One of the many concerns of these regulating bodies is the application for banking licensure. Such licenses are either unrestricted which is public and restricted which allows only offering of banking services to permanent specified clients. Requirements to be fulfilled in order to acquire banking licensure are detailed control structures proposal, a list of much needed information, financial statements included in business plans extending to 5 years and an interview to be held at the Central Bank. These financial statements shall then be required to be annually filed after the approval of the licensure.

The banking licenses shall determine the minimum capital needed for a specific type of bank and the standard of exchange concerned with its type of operation. For public banks, a minimum of $2M as capital and maintenance of its growth in proportion to 5% of the assets or 8% of the risk assets is required. On the other hand, only a minimum of $100,000 is required as capital for restricted banking establishments.

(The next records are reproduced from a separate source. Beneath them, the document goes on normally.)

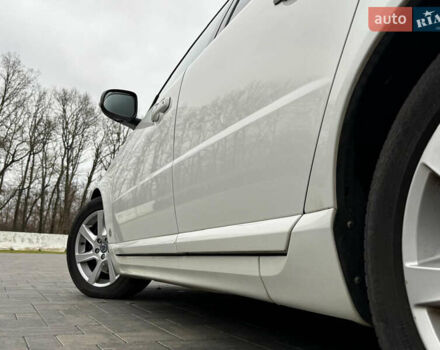 Белый Вольво В70, объемом двигателя 2 л и пробегом 178 тыс. км за 11500 $, фото 10 на Automoto.ua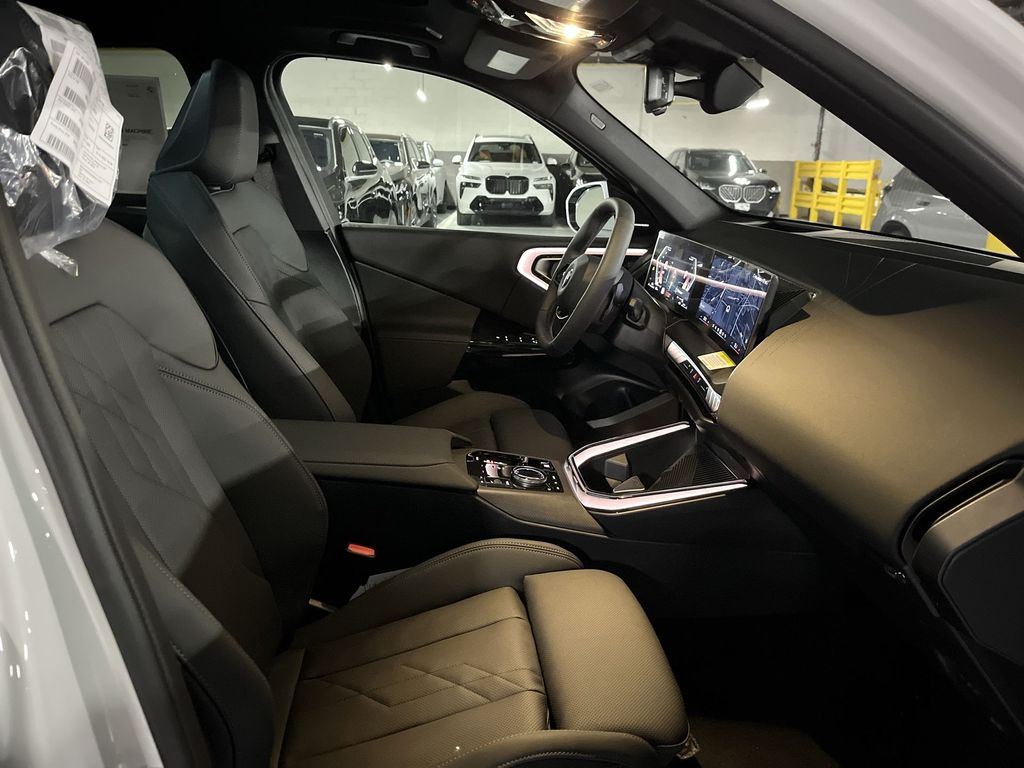 Thumbnail: 2026 BMW X3 - 25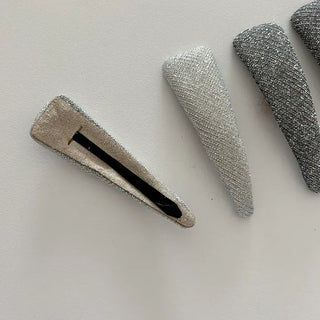 1+1 Silver Glitter Slim Triangle Snap Hair Clip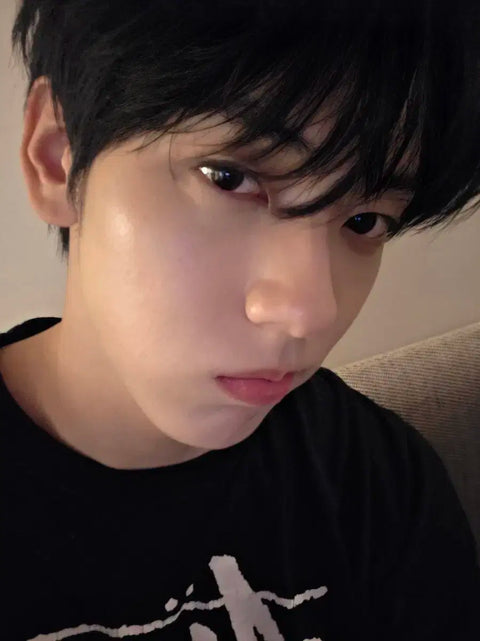 TXT Yeonjun Japan heart pose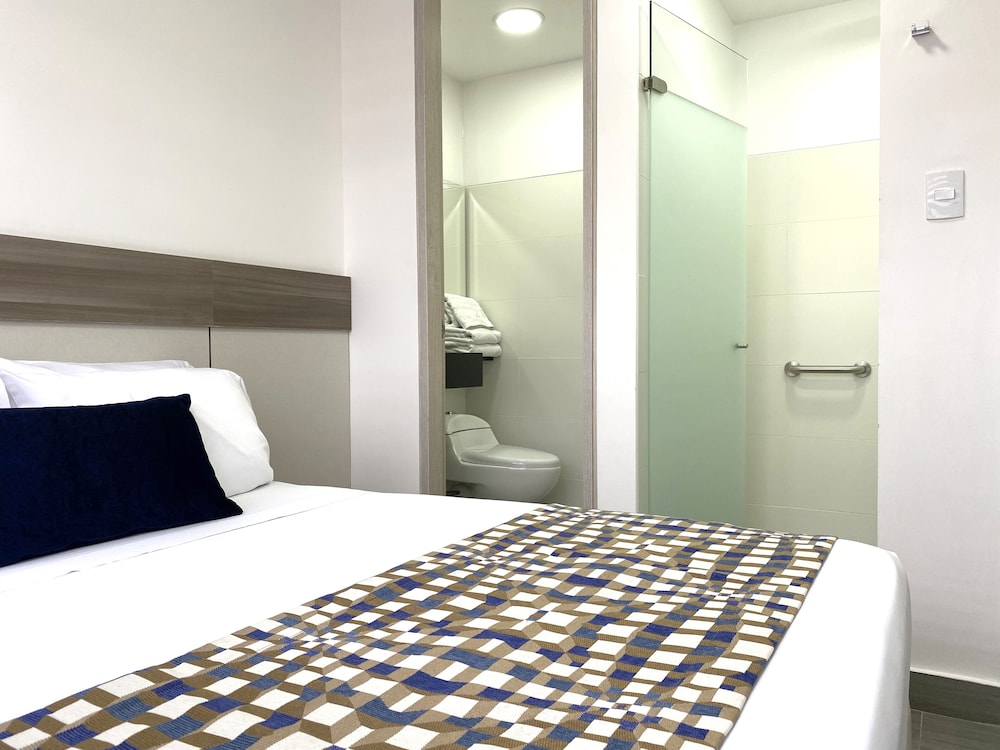 Seven Inn Hotel By Colombiaclick 50/50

Once licensure is approved, banks are placed under the supervision of the Central Bank of the Bahamas Act 2000. This includes inspection of the banks, supportive communication between offshore regulating bodies and the Central Bank and cross-border regulation.

Bahamas has been found to be 1 of the 15 jurisdictions that have insufficient counteractions in cases of money laundering. Due to this, Bahamas’ Bank and Trust Company Regulations was revised, thus entailing physical presence of all licenses within Bahamas. Maintenance of records now needs to be done locally. This means that offshore companies must comply within 3 years to these additional requirements.